**** Available data

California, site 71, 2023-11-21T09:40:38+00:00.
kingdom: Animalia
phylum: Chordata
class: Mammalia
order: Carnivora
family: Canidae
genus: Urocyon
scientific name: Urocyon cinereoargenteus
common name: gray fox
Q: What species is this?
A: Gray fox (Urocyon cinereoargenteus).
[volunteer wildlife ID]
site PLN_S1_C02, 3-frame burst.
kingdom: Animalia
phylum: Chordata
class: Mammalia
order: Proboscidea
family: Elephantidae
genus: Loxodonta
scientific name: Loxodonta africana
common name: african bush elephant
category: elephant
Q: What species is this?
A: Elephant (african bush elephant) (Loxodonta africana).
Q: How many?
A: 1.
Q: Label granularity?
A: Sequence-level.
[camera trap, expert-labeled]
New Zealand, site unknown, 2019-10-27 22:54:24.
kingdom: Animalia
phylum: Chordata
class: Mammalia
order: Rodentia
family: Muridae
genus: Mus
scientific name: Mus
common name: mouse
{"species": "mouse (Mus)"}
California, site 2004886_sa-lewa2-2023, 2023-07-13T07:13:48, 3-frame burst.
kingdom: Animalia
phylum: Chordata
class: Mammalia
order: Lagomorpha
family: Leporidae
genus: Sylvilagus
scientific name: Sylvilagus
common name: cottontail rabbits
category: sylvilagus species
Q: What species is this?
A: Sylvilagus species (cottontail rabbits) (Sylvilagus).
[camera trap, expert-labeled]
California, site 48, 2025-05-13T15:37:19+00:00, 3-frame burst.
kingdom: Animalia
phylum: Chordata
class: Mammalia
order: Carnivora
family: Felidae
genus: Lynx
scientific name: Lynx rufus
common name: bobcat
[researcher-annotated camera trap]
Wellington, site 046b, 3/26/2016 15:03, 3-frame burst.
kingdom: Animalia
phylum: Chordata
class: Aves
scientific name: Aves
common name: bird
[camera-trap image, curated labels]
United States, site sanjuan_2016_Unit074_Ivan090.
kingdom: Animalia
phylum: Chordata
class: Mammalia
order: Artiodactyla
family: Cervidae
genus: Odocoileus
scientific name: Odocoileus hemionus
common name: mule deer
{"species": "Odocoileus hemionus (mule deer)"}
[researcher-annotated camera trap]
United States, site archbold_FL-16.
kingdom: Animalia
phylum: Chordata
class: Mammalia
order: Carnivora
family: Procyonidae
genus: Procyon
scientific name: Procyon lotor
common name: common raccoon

********

**Work task**:
The answer is every line in the data where the word "family" appears.

**Response to this exercise**:
family: Canidae
family: Elephantidae
family: Muridae
family: Leporidae
family: Felidae
family: Cervidae
family: Procyonidae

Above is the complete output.